ARTIK DOĞRU SORUYU SORMALIYIZ
Öte yandan Feyzioğlu, artık doğru soruyu sormanın zamanının geldiğini vurgularken, “Doğru soruyu soran doğru cevabı alır. Doğru soru; yargı nasıl tarafsız, bağımsız, adil yargılama yapar? Yanlış soru ise; yargıyı nasıl kendime bağlarım sorusudur. Bu sorunun sorduğu kişi kadar cevabı vardır. İlk sorunun cevabı bellidir. Demokratik ülkelerde cevabı çoktan verilmiştir. Bilim işidir. Alır kullanırsınız. Bilerek yapılmıyor. Dünde yapılmak istenmedi, bugün de istenmiyor. Muhalefet partileri hep bundan bahsetmişler iktidara geldikleri ilk gün işine gelmedi. Sistemi değiştirmek de kimsenin işine gelmedi. Maalesef 2010’da yetmez ama evet diyenlere söylediğimiz her şeyin doğru çıktığını, yapılanların yanlış bizim söylediklerimizin ne kadar önem teşkil ettiğini tehlike başa gelince öğrendik. Bir yolcu sadece ufku görerek yol alamaz, ufkun ötesini görebiliyorsan meseledir. Bugün bu sistemin mimarlarına, yargının ne kadar siyasallaştığını söyleyenlere, aklınız neredeydi diyorum. Oysa onların istedikleri yargı siyasallaşsın ama benim siyasetimi takip etsin düşüncesiydi. Bunlar toplumun temel taşı ve direkleridir. Bir diğeri, ise kültür ve sanattır. Ne kadar bu derinliğine sahipse bir toplum, sanatçısına ne kadar değer veriyorsa o toplum o kadar özgürleşebiliyor. Sanattan mahrum edilmiş, sanatsal zevkleri gelişmemiş toplumun üretici olması, yaratıcı düşünmesi sorgulaması mümkün değil. Bir tiyatro izlersiniz, sorgularsınız, başka dünyalara açılırsınız. Bunları yapamamışsak taşıyıcı direklerimiz güçlü değildir. Doğu Avrupa ülkeleri demir perdenin yıkılmasından sonra çok gelişme gösterip Avrupa birliğine girdiler. Çünkü yüz yıllardır buralarda sanat gelişmişti. Toplum özgür düşünme yaratma istiyordu. Yani en önemli taşıyıcı direklerden biri sanattır. Atatürk boşuna devlet tiyatrosu, devlet opera dememiştir. Bu bir özenti değildir. Bu çağdaşlaşmanın ön koşuludur” ifadelerini kullandı.
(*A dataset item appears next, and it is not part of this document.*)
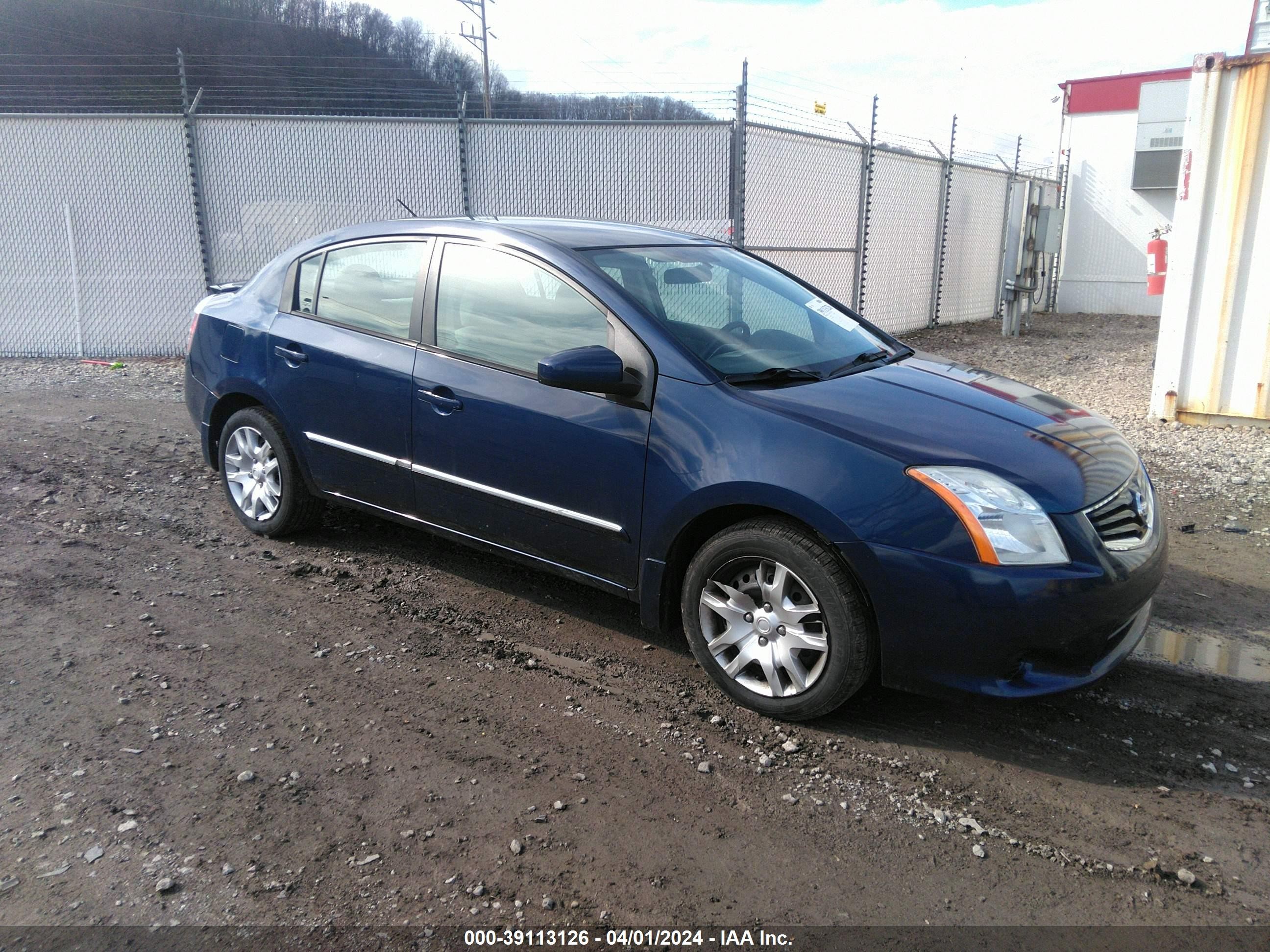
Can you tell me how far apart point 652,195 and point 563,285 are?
7.18 meters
ATATÜRK’E DİKTATÖR DİYEN HAİNDİR
Feyzioğlu ayrıca, “Atatürk Ankara’da hukuk fakültesi kurulması talimatı verdiğinde niye kurduruyoruz İstanbul’da var zaten denilince burada cumhuriyet hukukunu öğreteceğiz. İstanbul’da cumhuriyeti kuramayız. Onun için Ankara’da kuracağız demiştir. Ve bu müessesenin açılışında duyduğum mutluluğu hiçbir devrimimde duymadım demiştir. Cumhuriyetin hukukunu, cumhuriyetin kurduğu kurum korumalıdır. Yani Atatürk’ün kurduğu devletin arkasında hukuk devleti anlayışı vardır. Şimdi diktatör diyorlar. Hangi diktatör ortaçağ karanlığında bulduğu toplumu aydınlığa, hukuk devletine kavuşturur, yurttaşlık bilincini yerleştirmek için bu kadar devrim yapar? Diktatörler devrim yapmaz, sefa içinde yaşar giderler. Hiçbir diktatör ölümünden bunca yıl sonra milletinin yüreğinde bu kadar büyümez. Atatürk’e diktatör diyenler ya haindir, ya hainlerin etkilediği kara cahillerdir” şeklinde konuştu.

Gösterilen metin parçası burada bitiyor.